[Passage provided]:
KIR: Actually, that's a point that could be made about all three of the tools we're talking about here. I think we're kind of in this nice Google Cloud, which is managed services. Neither Pub/Sub nor Dataflow or BigQuery require you to provision much. They're services. They just run. If you think about doing ETL in the traditional way, you have to think about the physical machines where this happens. I still vividly remember once decommissioning a mainframe. It was a fun adventure with moving a box on wheels and several people from a data center into a truck. You don't even have to think about that anymore in principle, which in my head is magical in all three of the steps, but in BigQuery in particular. I don't know if--

TINO: Yeah. You bring up a really good point. There's this new buzzword that's coming around. It's actually an old buzzword, but it's become reinvented, called serverless. You're seeing this with Google Cloud functions and AWS Lambda. But serverless generally applies to really tiny little jobs that get executed without having to stand up a cluster. Pub/Sub, Dataflow, BigQuery is serverless big data. You're able to analyze big data at scale in any way you want in real time without standing up servers. Serverless big data is really a reality today with these services.

MARK: Great. Just to recap on some of that a little bit as well, it sounds like the combination of the three is exceptionally powerful. And it sounds like Pub/Sub for ingesting messages at scale, Dataflow for handling stuff in real time, even for transformations, but also analyzing game play and whatnot, and then BigQuery for maybe more after the fact. What can we find out that we don't already think we know or go exploring? Would any of you agree with that?

ERIC: Yeah, certainly. You've described two ways of stacking these. And these are the ones that Tino brought up already. We could ingest data, apply transformations in real time in Dataflow, and then feed that back into the game loop. Or we could also then-- not or, but in addition to-- we could push that to BigQuery and persist it for soon and future analysis.

KIR: Totally. Thinking back to my days as a data scientist in ads, which is its own kind of game, I used to work building recommendation engines for ads. What practically happens for you as a data scientist, which would be the type of user oftentimes who is sitting in front of a BigQuery interface, and you're doing ad hoc querying. You're testing hypotheses very quickly. And as you find things that work, you practically push them up the stack. You go and talk to the engineers who write Dataflow code once you find that right combination of levers that need to be pulled. And you start implementing the things that came out of your ad hoc querying in Dataflow. Or if you're not on Dataflow, of course, you're going from whatever your ad hoc solution is to wherever it is that your live code is running.

[Data listing]:
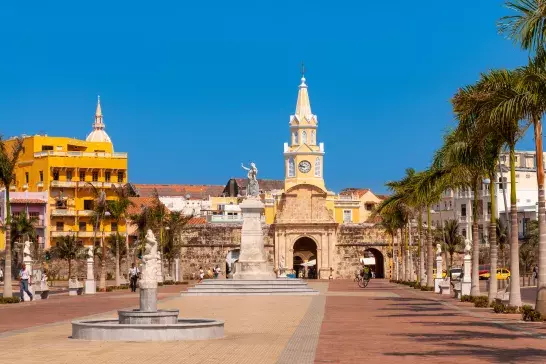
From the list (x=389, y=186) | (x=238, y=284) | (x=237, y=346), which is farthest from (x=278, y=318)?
(x=389, y=186)

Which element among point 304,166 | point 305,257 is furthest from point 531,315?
point 305,257

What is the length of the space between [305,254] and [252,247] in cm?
6648

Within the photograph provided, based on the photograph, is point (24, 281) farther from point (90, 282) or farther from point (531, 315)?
point (531, 315)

[Your task]:
Reproduce word for word the part of the Google Cloud conversation starting at "ERIC: Yeah, certainly." and ending at "and future analysis.".

[Problem solution]:
ERIC: Yeah, certainly. You've described two ways of stacking these. And these are the ones that Tino brought up already. We could ingest data, apply transformations in real time in Dataflow, and then feed that back into the game loop. Or we could also then-- not or, but in addition to-- we could push that to BigQuery and persist it for soon and future analysis.